YOUR TASK. Count the lines of the material below that contain the string "bushy", and reply with the number alone.

MATERIAL PROVIDED.
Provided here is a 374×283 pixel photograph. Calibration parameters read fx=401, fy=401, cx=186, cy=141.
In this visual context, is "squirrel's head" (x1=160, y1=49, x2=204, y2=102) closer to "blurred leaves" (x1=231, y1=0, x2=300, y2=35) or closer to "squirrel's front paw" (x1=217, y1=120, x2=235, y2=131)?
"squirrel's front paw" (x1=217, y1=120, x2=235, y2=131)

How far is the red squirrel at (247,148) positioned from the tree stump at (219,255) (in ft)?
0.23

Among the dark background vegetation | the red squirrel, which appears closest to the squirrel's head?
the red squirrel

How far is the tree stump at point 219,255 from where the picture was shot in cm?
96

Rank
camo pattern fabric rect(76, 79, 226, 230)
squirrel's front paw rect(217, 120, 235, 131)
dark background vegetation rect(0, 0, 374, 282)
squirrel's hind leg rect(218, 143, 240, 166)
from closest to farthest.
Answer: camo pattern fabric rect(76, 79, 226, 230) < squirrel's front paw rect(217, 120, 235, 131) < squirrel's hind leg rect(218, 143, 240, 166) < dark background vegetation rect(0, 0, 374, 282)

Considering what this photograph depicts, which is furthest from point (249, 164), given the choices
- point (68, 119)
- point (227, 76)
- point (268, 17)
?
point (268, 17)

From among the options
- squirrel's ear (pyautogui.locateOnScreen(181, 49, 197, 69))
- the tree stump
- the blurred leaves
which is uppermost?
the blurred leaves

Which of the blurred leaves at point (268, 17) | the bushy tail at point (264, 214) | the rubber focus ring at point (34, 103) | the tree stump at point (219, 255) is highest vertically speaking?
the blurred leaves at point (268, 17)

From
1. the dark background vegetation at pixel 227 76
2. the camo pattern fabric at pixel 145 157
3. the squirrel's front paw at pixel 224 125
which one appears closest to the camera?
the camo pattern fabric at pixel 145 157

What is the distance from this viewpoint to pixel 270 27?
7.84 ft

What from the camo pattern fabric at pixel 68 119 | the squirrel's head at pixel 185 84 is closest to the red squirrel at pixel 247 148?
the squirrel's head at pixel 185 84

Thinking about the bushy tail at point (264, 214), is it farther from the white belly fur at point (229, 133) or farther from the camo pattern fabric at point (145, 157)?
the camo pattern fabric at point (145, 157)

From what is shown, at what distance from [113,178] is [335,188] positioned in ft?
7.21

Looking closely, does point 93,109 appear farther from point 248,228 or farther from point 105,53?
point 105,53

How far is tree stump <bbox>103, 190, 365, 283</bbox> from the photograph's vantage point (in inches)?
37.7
---
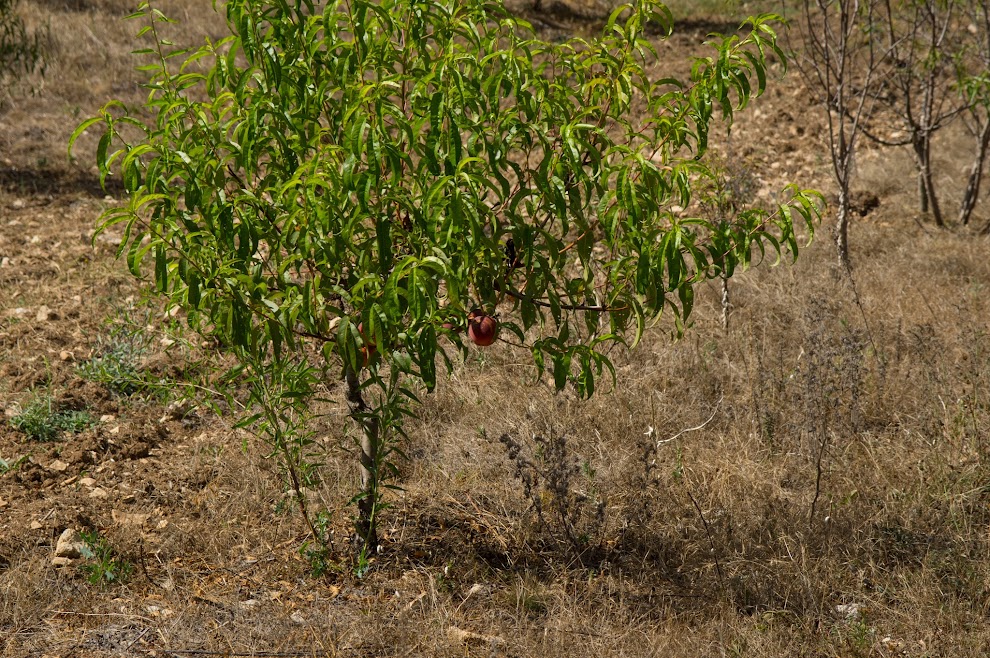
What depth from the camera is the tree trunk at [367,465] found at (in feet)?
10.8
---
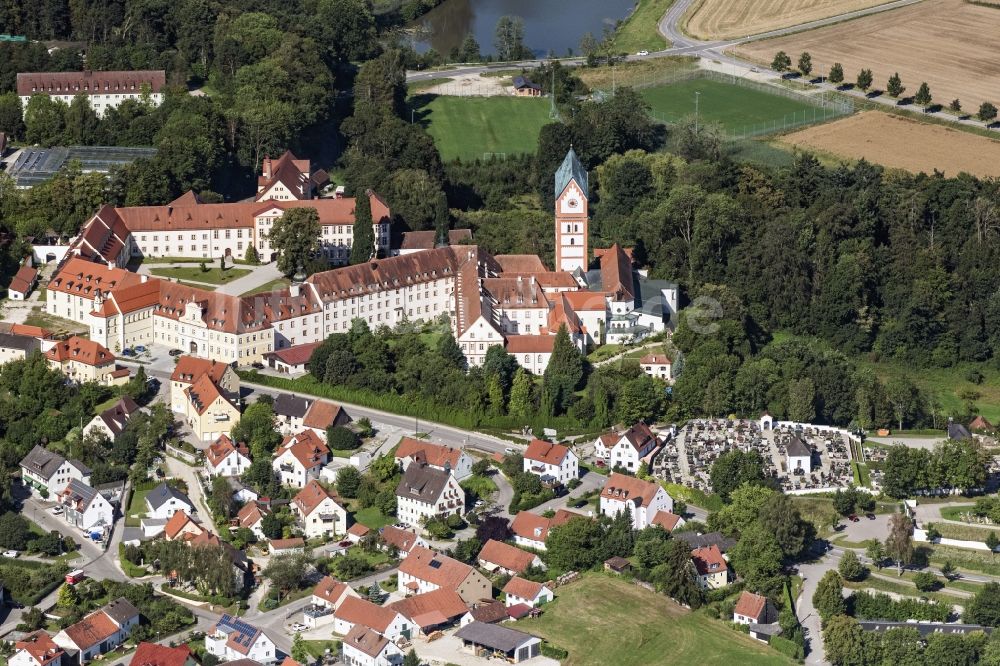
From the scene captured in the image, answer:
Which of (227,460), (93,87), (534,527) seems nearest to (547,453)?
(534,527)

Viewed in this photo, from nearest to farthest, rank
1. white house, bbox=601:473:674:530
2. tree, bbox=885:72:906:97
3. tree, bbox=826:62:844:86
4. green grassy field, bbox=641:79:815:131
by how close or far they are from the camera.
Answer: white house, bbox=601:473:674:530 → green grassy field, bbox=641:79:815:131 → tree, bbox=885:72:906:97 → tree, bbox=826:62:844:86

TASK RESPONSE. 2